**Exercise data:**

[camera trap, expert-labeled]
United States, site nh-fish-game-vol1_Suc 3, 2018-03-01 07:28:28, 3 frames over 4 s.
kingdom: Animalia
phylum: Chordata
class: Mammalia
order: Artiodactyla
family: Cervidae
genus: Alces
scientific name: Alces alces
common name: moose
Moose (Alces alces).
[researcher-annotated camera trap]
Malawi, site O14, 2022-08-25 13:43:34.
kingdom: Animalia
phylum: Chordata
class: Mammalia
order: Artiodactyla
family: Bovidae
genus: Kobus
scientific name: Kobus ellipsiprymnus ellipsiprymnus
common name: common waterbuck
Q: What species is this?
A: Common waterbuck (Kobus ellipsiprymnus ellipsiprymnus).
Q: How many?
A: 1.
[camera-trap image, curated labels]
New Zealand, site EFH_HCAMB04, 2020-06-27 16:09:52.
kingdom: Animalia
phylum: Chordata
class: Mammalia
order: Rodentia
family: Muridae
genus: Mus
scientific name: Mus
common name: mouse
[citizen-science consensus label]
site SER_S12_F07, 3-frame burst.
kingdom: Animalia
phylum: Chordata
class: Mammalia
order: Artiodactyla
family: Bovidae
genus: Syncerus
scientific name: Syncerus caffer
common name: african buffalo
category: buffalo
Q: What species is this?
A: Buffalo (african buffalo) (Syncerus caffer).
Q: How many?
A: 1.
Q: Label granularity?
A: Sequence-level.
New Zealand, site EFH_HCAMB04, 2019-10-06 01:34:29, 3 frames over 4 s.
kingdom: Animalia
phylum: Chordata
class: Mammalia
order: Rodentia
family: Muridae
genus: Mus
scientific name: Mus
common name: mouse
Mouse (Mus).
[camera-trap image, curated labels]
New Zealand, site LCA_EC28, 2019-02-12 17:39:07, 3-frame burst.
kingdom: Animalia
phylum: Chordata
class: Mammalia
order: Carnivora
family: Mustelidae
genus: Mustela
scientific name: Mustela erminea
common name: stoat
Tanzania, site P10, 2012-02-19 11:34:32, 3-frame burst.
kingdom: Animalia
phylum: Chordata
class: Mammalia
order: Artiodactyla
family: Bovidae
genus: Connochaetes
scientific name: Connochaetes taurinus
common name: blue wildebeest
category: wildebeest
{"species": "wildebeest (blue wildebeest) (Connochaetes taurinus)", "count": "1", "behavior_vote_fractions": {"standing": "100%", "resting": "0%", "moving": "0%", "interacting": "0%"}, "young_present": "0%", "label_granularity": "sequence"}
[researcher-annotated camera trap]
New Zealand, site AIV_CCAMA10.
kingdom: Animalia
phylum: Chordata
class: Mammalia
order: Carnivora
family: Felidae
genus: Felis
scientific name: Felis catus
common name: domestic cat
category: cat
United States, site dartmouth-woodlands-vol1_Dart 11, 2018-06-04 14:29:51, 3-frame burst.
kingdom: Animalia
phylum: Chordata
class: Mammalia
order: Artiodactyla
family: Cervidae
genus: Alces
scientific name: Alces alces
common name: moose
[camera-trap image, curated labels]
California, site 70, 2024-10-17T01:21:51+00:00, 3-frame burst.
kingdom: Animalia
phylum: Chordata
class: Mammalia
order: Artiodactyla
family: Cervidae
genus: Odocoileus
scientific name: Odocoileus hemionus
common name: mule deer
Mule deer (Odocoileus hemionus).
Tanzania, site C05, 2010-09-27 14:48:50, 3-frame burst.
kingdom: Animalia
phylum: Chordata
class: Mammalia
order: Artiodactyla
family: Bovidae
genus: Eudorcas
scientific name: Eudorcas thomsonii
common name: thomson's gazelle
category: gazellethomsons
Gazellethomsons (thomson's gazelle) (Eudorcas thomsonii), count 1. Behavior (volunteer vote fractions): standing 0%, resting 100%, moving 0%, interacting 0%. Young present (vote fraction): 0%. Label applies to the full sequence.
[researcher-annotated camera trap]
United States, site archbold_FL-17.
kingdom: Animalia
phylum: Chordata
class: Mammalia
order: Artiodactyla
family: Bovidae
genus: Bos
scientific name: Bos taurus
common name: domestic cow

**Work to be completed:** Take the lines above and print them exactly.

**Finished task:**
[camera trap, expert-labeled]
United States, site nh-fish-game-vol1_Suc 3, 2018-03-01 07:28:28, 3 frames over 4 s.
kingdom: Animalia
phylum: Chordata
class: Mammalia
order: Artiodactyla
family: Cervidae
genus: Alces
scientific name: Alces alces
common name: moose
Moose (Alces alces).
[researcher-annotated camera trap]
Malawi, site O14, 2022-08-25 13:43:34.
kingdom: Animalia
phylum: Chordata
class: Mammalia
order: Artiodactyla
family: Bovidae
genus: Kobus
scientific name: Kobus ellipsiprymnus ellipsiprymnus
common name: common waterbuck
Q: What species is this?
A: Common waterbuck (Kobus ellipsiprymnus ellipsiprymnus).
Q: How many?
A: 1.
[camera-trap image, curated labels]
New Zealand, site EFH_HCAMB04, 2020-06-27 16:09:52.
kingdom: Animalia
phylum: Chordata
class: Mammalia
order: Rodentia
family: Muridae
genus: Mus
scientific name: Mus
common name: mouse
[citizen-science consensus label]
site SER_S12_F07, 3-frame burst.
kingdom: Animalia
phylum: Chordata
class: Mammalia
order: Artiodactyla
family: Bovidae
genus: Syncerus
scientific name: Syncerus caffer
common name: african buffalo
category: buffalo
Q: What species is this?
A: Buffalo (african buffalo) (Syncerus caffer).
Q: How many?
A: 1.
Q: Label granularity?
A: Sequence-level.
New Zealand, site EFH_HCAMB04, 2019-10-06 01:34:29, 3 frames over 4 s.
kingdom: Animalia
phylum: Chordata
class: Mammalia
order: Rodentia
family: Muridae
genus: Mus
scientific name: Mus
common name: mouse
Mouse (Mus).
[camera-trap image, curated labels]
New Zealand, site LCA_EC28, 2019-02-12 17:39:07, 3-frame burst.
kingdom: Animalia
phylum: Chordata
class: Mammalia
order: Carnivora
family: Mustelidae
genus: Mustela
scientific name: Mustela erminea
common name: stoat
Tanzania, site P10, 2012-02-19 11:34:32, 3-frame burst.
kingdom: Animalia
phylum: Chordata
class: Mammalia
order: Artiodactyla
family: Bovidae
genus: Connochaetes
scientific name: Connochaetes taurinus
common name: blue wildebeest
category: wildebeest
{"species": "wildebeest (blue wildebeest) (Connochaetes taurinus)", "count": "1", "behavior_vote_fractions": {"standing": "100%", "resting": "0%", "moving": "0%", "interacting": "0%"}, "young_present": "0%", "label_granularity": "sequence"}
[researcher-annotated camera trap]
New Zealand, site AIV_CCAMA10.
kingdom: Animalia
phylum: Chordata
class: Mammalia
order: Carnivora
family: Felidae
genus: Felis
scientific name: Felis catus
common name: domestic cat
category: cat
United States, site dartmouth-woodlands-vol1_Dart 11, 2018-06-04 14:29:51, 3-frame burst.
kingdom: Animalia
phylum: Chordata
class: Mammalia
order: Artiodactyla
family: Cervidae
genus: Alces
scientific name: Alces alces
common name: moose
[camera-trap image, curated labels]
California, site 70, 2024-10-17T01:21:51+00:00, 3-frame burst.
kingdom: Animalia
phylum: Chordata
class: Mammalia
order: Artiodactyla
family: Cervidae
genus: Odocoileus
scientific name: Odocoileus hemionus
common name: mule deer
Mule deer (Odocoileus hemionus).
Tanzania, site C05, 2010-09-27 14:48:50, 3-frame burst.
kingdom: Animalia
phylum: Chordata
class: Mammalia
order: Artiodactyla
family: Bovidae
genus: Eudorcas
scientific name: Eudorcas thomsonii
common name: thomson's gazelle
category: gazellethomsons
Gazellethomsons (thomson's gazelle) (Eudorcas thomsonii), count 1. Behavior (volunteer vote fractions): standing 0%, resting 100%, moving 0%, interacting 0%. Young present (vote fraction): 0%. Label applies to the full sequence.
[researcher-annotated camera trap]
United States, site archbold_FL-17.
kingdom: Animalia
phylum: Chordata
class: Mammalia
order: Artiodactyla
family: Bovidae
genus: Bos
scientific name: Bos taurus
common name: domestic cow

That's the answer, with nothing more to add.